### STATED EXERCISE:
Please repeat the lines of the records below, starting with the first line and going on through the line with "<instances>", both included.

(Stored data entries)
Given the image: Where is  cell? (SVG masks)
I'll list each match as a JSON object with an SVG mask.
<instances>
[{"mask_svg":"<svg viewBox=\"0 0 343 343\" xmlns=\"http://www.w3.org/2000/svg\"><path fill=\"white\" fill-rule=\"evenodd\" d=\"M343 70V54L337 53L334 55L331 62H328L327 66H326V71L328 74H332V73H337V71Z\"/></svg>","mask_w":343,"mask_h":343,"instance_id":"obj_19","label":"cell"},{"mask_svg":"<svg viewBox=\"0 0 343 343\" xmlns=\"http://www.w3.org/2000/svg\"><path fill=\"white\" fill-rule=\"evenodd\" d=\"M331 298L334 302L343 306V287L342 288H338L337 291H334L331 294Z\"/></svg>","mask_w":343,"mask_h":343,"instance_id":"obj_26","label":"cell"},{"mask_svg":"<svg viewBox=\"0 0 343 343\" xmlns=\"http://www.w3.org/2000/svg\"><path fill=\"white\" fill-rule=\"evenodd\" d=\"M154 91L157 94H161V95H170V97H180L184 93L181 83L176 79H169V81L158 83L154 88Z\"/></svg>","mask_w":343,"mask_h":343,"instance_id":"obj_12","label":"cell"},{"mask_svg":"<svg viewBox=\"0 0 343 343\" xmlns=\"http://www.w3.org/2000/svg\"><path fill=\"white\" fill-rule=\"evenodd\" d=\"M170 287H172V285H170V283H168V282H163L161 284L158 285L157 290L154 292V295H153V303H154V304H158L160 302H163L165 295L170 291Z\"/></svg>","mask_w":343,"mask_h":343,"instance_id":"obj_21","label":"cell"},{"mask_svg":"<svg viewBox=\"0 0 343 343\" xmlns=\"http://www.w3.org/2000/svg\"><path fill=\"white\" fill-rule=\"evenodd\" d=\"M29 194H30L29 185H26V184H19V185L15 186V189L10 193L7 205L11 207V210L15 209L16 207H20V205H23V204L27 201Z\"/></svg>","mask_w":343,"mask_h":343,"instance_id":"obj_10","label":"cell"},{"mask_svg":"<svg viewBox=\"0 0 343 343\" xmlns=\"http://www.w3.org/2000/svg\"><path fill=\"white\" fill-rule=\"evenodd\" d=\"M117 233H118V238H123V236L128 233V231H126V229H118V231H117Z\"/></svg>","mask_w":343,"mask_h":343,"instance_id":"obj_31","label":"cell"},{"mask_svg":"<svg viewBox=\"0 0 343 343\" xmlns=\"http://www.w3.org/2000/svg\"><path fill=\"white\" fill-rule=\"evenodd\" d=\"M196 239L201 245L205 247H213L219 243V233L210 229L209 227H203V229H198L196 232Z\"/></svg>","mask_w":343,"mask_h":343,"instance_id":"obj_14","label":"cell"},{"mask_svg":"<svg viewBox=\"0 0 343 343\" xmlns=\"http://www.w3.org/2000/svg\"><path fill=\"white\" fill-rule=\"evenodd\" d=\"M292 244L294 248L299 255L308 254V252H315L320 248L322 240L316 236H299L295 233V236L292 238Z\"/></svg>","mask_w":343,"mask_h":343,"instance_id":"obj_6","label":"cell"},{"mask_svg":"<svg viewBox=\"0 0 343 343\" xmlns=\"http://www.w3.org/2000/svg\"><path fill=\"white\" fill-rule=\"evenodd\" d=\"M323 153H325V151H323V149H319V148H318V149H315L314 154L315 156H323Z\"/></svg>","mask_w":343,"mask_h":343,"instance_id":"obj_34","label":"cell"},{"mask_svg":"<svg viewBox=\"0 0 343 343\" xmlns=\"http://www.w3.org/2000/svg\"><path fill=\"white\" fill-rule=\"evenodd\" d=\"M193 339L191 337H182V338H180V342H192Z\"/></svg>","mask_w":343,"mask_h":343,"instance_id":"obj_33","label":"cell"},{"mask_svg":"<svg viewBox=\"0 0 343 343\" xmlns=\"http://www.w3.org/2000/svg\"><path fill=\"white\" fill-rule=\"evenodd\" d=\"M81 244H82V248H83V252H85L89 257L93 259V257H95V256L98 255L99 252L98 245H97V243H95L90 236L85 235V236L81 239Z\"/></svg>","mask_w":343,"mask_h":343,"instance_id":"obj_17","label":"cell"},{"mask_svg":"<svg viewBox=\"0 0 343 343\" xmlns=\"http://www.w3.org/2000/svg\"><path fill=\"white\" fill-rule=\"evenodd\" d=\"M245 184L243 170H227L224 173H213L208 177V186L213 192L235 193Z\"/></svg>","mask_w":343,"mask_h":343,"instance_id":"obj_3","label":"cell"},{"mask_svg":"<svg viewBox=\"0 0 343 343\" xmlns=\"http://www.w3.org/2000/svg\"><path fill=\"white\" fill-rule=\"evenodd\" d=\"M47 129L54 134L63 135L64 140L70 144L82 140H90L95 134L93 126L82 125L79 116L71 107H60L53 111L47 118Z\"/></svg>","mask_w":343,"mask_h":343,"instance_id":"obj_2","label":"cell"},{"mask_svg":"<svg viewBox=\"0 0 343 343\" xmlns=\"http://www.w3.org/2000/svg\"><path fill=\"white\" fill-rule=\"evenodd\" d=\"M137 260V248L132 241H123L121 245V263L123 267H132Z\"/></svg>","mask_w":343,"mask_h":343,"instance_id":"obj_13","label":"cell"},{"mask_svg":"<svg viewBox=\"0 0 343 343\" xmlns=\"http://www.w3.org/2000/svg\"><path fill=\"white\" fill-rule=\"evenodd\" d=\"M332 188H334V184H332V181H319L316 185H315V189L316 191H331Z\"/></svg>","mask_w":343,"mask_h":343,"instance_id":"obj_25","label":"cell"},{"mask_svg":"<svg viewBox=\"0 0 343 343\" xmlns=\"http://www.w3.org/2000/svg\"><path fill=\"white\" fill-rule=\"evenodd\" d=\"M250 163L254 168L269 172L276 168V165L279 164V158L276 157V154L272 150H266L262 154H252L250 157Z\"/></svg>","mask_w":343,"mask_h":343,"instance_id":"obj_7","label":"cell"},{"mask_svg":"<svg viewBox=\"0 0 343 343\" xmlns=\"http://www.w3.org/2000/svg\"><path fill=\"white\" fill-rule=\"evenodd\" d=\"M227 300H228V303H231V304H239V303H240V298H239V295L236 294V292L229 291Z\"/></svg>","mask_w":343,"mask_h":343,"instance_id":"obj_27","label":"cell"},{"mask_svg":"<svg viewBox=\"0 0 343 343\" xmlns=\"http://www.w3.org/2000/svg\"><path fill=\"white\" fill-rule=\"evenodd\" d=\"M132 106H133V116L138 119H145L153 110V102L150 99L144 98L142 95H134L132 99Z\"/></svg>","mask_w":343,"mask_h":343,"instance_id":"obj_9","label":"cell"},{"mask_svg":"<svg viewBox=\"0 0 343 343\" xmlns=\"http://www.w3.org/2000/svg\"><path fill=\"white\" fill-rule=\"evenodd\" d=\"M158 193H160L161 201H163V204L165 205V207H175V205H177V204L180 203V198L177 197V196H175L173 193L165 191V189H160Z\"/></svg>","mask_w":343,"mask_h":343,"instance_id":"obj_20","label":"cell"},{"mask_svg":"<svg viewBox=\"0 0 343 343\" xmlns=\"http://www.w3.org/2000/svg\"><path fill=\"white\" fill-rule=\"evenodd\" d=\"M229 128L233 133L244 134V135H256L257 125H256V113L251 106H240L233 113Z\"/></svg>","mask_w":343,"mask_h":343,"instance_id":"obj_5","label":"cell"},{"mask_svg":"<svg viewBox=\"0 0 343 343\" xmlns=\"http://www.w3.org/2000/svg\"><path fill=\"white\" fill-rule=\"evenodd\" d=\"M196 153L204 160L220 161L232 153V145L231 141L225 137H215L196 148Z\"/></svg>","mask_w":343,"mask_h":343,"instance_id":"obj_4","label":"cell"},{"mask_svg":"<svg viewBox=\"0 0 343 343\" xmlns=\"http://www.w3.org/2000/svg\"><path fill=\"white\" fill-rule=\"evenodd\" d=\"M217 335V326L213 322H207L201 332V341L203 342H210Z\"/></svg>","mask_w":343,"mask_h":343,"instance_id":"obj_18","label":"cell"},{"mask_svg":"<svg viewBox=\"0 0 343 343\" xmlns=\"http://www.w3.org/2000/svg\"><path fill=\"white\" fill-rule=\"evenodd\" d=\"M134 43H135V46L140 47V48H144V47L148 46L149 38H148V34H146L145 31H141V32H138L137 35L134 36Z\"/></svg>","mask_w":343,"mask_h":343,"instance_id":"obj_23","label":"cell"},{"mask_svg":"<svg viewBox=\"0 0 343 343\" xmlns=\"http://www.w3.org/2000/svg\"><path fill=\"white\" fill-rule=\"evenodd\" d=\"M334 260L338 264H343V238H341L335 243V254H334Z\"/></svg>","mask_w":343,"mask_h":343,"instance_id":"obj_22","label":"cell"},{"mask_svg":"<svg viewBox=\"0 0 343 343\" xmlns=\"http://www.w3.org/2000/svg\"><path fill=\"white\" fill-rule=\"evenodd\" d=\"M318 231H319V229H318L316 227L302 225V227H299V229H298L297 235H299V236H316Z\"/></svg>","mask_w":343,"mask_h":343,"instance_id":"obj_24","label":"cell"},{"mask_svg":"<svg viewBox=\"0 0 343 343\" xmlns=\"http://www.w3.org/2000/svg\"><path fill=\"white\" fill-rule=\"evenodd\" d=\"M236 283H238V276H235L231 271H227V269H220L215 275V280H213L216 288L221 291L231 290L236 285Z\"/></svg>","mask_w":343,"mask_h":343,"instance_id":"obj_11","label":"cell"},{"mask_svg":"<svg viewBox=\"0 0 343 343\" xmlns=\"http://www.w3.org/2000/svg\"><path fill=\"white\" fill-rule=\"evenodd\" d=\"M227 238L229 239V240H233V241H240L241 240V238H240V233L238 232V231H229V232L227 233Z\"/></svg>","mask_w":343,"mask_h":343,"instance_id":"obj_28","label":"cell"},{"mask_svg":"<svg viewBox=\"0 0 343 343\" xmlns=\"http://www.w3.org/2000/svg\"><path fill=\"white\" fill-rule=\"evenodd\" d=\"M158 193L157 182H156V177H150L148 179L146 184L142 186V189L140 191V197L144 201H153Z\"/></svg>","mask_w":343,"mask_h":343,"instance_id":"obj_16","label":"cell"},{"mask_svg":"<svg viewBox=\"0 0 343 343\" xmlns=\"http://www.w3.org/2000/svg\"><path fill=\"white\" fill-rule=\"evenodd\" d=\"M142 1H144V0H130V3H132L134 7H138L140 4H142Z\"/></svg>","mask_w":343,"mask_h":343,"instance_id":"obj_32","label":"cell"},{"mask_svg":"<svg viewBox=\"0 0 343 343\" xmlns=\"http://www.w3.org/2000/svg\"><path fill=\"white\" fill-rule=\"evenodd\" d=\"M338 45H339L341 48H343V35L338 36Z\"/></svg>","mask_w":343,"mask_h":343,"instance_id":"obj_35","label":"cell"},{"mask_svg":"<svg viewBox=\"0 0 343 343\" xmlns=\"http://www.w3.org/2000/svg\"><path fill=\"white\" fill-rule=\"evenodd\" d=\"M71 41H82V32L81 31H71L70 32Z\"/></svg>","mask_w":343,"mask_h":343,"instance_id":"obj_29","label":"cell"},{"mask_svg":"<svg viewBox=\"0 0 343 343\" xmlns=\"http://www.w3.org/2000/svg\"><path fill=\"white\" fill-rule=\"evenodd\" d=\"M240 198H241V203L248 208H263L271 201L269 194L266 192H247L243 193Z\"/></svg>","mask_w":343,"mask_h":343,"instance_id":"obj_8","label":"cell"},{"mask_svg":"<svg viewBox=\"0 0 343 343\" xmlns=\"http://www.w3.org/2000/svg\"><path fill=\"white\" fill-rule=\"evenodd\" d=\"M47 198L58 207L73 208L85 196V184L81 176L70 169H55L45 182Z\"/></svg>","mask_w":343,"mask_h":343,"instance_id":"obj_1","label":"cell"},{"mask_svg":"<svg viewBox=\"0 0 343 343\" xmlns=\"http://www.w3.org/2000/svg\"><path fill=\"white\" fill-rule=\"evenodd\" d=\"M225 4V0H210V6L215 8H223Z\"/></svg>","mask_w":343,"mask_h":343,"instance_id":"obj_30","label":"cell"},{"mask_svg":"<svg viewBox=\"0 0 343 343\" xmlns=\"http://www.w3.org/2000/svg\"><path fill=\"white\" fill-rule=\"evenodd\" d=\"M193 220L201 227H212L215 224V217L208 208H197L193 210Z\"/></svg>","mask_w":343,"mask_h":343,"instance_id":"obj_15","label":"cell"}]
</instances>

### COMPLETED TASK:
Given the image: Where is  cell? (SVG masks)
I'll list each match as a JSON object with an SVG mask.
<instances>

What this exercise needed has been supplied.